[start Selection]

Loans should only be taken out for something like a house. And maybe a car if you're desperate. Everything else you should pay for.

[-] 1 points by gnomunny (6819) from St Louis, MO 13 years ago

Agreed. And I urge everyone else to do the same. My rationale in doing this, however, has to do with a much bigger picture than merely to cut out the middleman (bank) in many transactions. It's a well-known fact that the ultimate goal of the 'money masters' is to eliminate currency altogether at some point in the future, hence the proliferation of plastic in the form of credit AND debit cards. The dream of a 'one world currency' is also one of the pieces of this puzzle. Once a single world currency is established, it's one easy step to eliminating physical money entirely. Imagine the dire implications of this. All money would essentially be virtual, binary digits in computer databases. If you think the banks have too much control over the economy now, imagine a day when, with the flip of a switch, all accounts could be frozen. You could never close your bank account because there would be literally nothing for them to give you. Not to mention the possibility of some sort of natural or artificial disaster that wipes out one or more of these databases. I can see it now: "What? Sorry Mr. Jones, we have no record of you having an account with us." There are other factors as well, but I'll save those for another day.

[-] 1 points by yarichin (269) 13 years ago

"Give me control of a nation's money and I care not who makes her laws." Mayer Amschel Rothschild

They have convinced us that loaning is borrowing and borrowing is loaning.If I give you a NOTE promising to pay for a car. By holding that Note you are LOANING me money. Look at your so called money it says Federal Reserve Note. It is money owed to our government by the Federal Reserve BANK. No one including our government should ever pay interest on a NOTE. It is a scam of epic proportions. The central banks of 165 countries use this debt slavery to create NOTES and pay interest. Those dollars, as long as they are NOTES, the problem will not go away. States can charter banks that are not required to involve themselves in the Federal Reserve System. All federally chartered banks have no choice. States also have the right to coin money. This would decentralize currency and make it competitive.

[end Selection]
[start Listed entries]

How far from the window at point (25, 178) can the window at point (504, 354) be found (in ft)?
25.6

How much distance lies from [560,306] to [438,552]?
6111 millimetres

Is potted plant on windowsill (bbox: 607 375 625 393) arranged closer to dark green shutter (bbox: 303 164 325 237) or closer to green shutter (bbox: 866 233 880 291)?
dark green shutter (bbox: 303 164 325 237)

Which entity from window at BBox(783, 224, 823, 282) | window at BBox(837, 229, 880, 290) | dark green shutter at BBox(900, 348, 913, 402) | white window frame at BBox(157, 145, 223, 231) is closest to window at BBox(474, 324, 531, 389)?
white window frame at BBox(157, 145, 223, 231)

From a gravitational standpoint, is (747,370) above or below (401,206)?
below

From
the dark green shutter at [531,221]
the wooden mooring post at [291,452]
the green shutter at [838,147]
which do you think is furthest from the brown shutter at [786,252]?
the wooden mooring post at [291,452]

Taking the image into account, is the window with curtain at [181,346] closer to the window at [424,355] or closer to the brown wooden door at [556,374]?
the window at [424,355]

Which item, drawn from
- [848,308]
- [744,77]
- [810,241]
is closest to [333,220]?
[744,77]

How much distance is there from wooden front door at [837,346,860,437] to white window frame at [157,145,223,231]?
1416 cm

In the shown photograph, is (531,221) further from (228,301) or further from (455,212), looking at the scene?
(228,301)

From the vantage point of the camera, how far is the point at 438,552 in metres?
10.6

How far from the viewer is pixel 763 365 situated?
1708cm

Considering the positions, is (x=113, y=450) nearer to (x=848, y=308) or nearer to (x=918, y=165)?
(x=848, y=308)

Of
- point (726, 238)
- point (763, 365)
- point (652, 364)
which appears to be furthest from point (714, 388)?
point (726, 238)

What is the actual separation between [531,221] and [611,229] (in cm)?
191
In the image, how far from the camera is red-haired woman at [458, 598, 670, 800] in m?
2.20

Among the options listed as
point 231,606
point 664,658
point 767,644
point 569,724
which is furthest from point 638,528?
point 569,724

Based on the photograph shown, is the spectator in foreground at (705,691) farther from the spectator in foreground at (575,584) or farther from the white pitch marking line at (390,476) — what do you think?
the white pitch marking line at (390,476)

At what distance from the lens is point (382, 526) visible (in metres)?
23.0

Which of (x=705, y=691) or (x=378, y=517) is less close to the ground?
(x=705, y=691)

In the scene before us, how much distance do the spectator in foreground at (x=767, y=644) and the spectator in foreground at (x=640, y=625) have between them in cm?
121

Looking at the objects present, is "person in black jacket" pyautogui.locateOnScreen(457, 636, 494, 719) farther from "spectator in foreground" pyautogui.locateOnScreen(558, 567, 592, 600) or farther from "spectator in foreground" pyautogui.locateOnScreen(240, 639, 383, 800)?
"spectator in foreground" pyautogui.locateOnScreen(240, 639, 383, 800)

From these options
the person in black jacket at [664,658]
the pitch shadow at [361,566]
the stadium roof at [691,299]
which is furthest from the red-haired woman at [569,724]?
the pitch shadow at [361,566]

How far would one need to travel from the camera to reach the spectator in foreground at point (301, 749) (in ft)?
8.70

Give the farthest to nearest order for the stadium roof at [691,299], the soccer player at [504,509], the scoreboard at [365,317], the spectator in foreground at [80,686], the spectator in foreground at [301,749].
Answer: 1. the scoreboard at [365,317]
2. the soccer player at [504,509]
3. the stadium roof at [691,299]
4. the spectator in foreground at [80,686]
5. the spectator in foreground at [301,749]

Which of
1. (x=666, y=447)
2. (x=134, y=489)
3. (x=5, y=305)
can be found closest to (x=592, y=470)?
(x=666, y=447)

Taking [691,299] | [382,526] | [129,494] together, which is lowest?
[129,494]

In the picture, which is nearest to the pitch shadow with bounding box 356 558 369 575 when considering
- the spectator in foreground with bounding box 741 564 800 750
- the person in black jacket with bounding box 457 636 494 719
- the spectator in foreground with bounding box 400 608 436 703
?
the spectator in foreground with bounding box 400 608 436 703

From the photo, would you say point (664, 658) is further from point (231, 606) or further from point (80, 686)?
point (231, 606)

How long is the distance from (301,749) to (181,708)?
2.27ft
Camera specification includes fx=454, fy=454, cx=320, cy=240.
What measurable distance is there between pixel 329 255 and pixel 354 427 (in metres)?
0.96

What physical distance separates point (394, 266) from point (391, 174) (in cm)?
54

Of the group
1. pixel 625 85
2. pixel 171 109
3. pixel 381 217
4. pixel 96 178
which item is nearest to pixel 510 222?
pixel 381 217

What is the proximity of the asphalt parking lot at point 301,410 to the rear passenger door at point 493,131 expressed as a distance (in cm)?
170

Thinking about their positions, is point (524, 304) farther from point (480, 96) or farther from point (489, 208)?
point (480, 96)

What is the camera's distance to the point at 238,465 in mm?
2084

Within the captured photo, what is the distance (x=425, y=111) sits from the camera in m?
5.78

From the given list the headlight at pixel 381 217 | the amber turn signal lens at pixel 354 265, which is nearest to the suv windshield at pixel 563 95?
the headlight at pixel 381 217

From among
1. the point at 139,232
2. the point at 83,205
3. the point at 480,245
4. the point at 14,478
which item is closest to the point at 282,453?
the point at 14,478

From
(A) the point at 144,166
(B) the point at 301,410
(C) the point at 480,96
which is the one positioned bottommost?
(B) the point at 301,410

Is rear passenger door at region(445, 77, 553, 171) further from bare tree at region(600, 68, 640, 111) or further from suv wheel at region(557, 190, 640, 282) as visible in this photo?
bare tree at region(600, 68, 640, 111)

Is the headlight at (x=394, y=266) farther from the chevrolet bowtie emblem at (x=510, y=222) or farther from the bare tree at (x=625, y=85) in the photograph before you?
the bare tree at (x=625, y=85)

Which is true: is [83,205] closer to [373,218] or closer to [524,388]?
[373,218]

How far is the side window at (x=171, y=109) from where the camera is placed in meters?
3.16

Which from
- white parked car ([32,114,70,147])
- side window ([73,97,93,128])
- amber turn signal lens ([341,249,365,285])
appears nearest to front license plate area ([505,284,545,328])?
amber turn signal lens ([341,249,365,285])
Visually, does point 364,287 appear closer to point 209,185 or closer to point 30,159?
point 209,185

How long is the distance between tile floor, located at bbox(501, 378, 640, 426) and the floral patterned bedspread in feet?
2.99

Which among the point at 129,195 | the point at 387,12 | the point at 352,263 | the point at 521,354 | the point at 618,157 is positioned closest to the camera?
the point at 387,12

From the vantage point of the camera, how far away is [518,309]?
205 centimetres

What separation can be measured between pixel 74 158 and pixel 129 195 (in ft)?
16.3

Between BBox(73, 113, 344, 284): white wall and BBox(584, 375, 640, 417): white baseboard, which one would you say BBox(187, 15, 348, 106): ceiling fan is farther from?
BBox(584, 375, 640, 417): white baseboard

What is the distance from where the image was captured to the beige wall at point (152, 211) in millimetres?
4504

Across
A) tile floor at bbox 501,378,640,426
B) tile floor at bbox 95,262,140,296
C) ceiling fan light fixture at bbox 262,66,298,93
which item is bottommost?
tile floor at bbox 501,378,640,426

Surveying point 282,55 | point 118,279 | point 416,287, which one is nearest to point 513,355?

[end Listed entries]

= Task =
Write what comes next in the forum thread about loans, banks and paper money, starting after its last sentence.

= Reply to the exercise =
[-] 1 points by whisper (212) 13 years ago

If we want to achieve a situation in which currency actually represents goods held by those who print it, we must do away with government monopoly on the printing of currency. OR demand that governments hold assets to back up their currency.

[-] 1 points by yarichin (269) 13 years ago

The FED is not a government agency they want people to think they are FEDERAL in this case is a brand name. It is a bank their are no banks in the constitution. 3 branches of government only.

[-] 1 points by yarichin (269) 13 years ago

Fiat currency could work as long as it is spent into the economy instead of borrowed into existence. The supply of money should be regulated by the census, always keeping enough money in circulation to prevent significant inflation or deflation. Think of human labor as being the fuel for an engine, the currency is the oxygen. Private interests manipulate inflation and deflation to increase their own wealth. Whatever else we do, the FED needs to go. Our money maybe should be kept in a bank, but never created by one.

[-] 1 points by whisper (212) 13 years ago

If you are a chicken farmer and I come to you and say "I'll trade you this piece of paper in exchange for one of your chickens." You would ask why you should accept the piece of paper. I would tell you that you could trade it to someone else for something, and that they could trade it to someone else for something, etc. Now, this works until someone tries to trade the paper back to me. Since I don't produce anything except the paper, I have nothing to trade in exchange for it. The paper isn't worth anything except your ability to pawn it off on someone else. I may make it easier for you to do this by declaring that the paper is "legal tender" but it can't be traded back to its creator (me) for anything other than more paper.

If currency is created in excess of goods that it can be traded for (which must be owned and held in reserve by its creator), that's when we start to run into problems. Inflation is the result of me (the currency printer) trading you currency which doesn't represent anything in larger and larger amounts (which I have to do as soon as you realize that I can) for the same goods. You then charge all your customers more for the same goods because they are trading you the same currency I am trading you. They raise the price of their goods because they need to be able to afford your goods, and on and on it goes. The difference between the currency that they trade to you and the currency that I trade to you is that they have to work for it while I can print it at my whim.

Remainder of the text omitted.